MATERIAL SUPPLIED below:
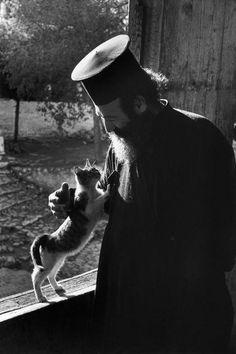 Greek Orthodox priest with cat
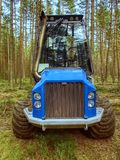 Harvester truck work in young pine forest. Skilful three axes harvester. stock photo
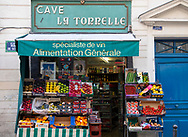 A display of fruit and vegetables outside a green grocer on the Rue De Seine, Paris, France, Europe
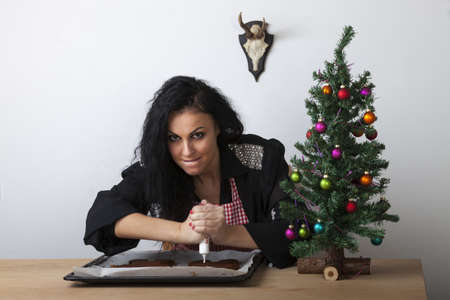 woman in a kitchen with gingerbread Stock Photo - 17136997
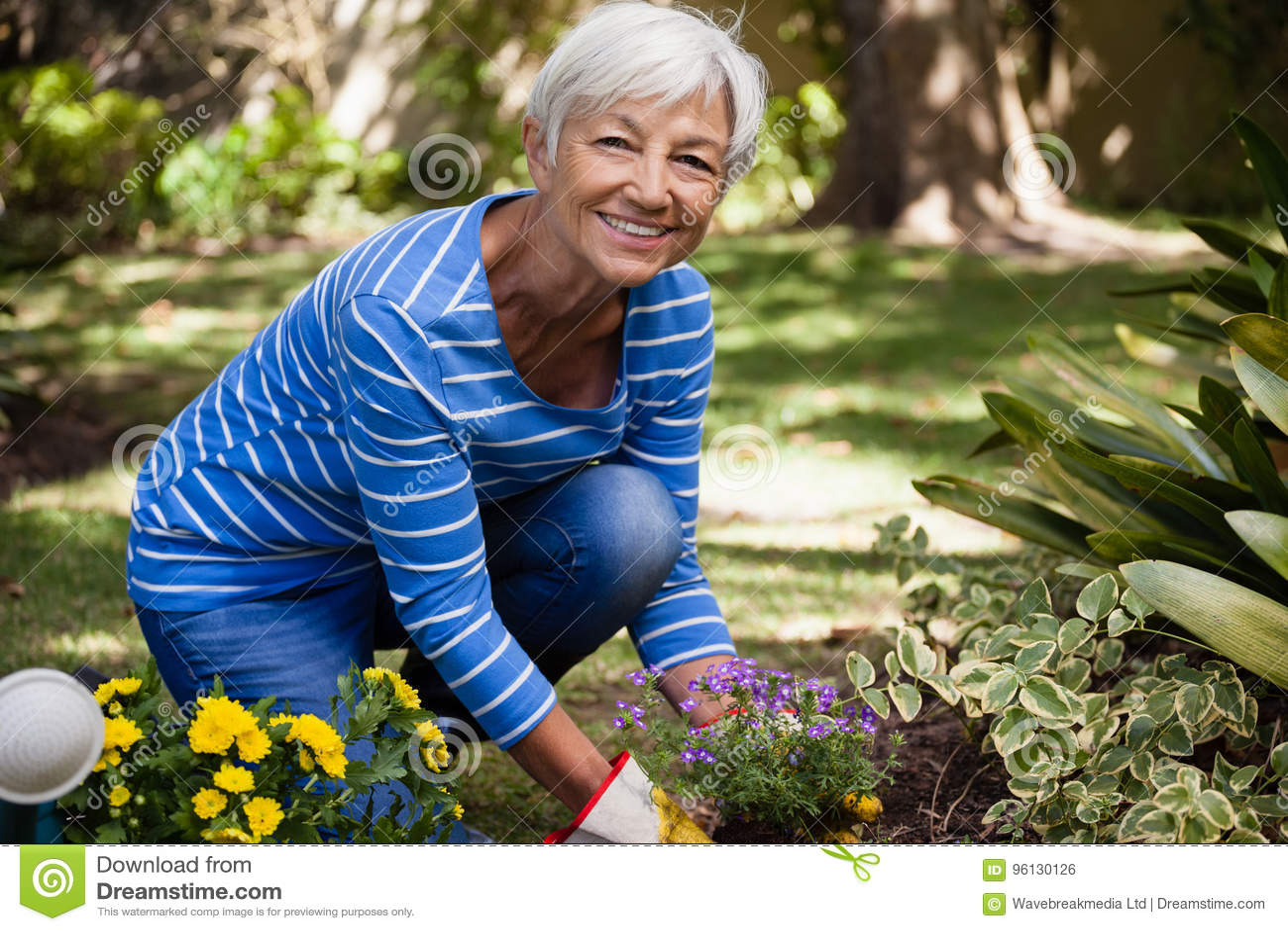 Portrait de la femme supérieure heureuse se mettant à genoux tout en plantant fleurit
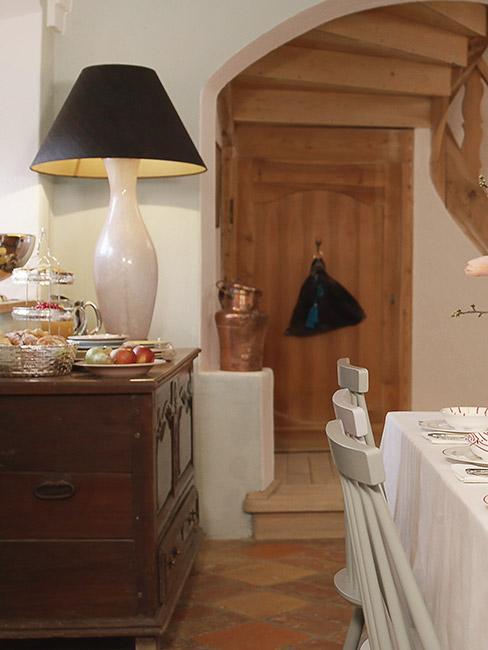 Jadalnia w stylu biedermeier, białe krzesła i stół przykryty białym obrusem, komoda z ciemnego drewna a na niej duża biała lampa z czarnym kloszem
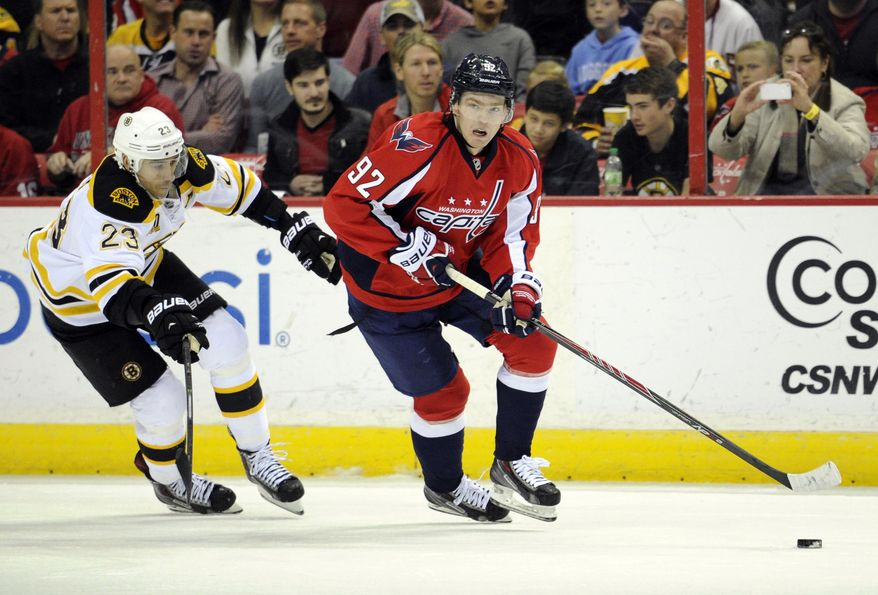 Washington Capitals center Evgeny Kuznetsov (92), of Russia, works the puck up ice against Boston Bruins center Chris Kelly (23) during the first period of an NHL hockey game, Saturday, March 29, 2014, in Washington. (AP Photo/Nick Wass)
End of MATERIAL SUPPLIED.
TASK REQUIREMENTS —
For every entry, return its exact wording and leave out any image.

FINISHED EXERCISE —
 Greek Orthodox priest with cat
 Harvester truck work in young pine forest. Skilful three axes harvester. stock photo
 A display of fruit and vegetables outside a green grocer on the Rue De Seine, Paris, France, Europe
 woman in a kitchen with gingerbread Stock Photo - 17136997
 Portrait de la femme supérieure heureuse se mettant à genoux tout en plantant fleurit
 Jadalnia w stylu biedermeier, białe krzesła i stół przykryty białym obrusem, komoda z ciemnego drewna a na niej duża biała lampa z czarnym kloszem
 Washington Capitals center Evgeny Kuznetsov (92), of Russia, works the puck up ice against Boston Bruins center Chris Kelly (23) during the first period of an NHL hockey game, Saturday, March 29, 2014, in Washington. (AP Photo/Nick Wass)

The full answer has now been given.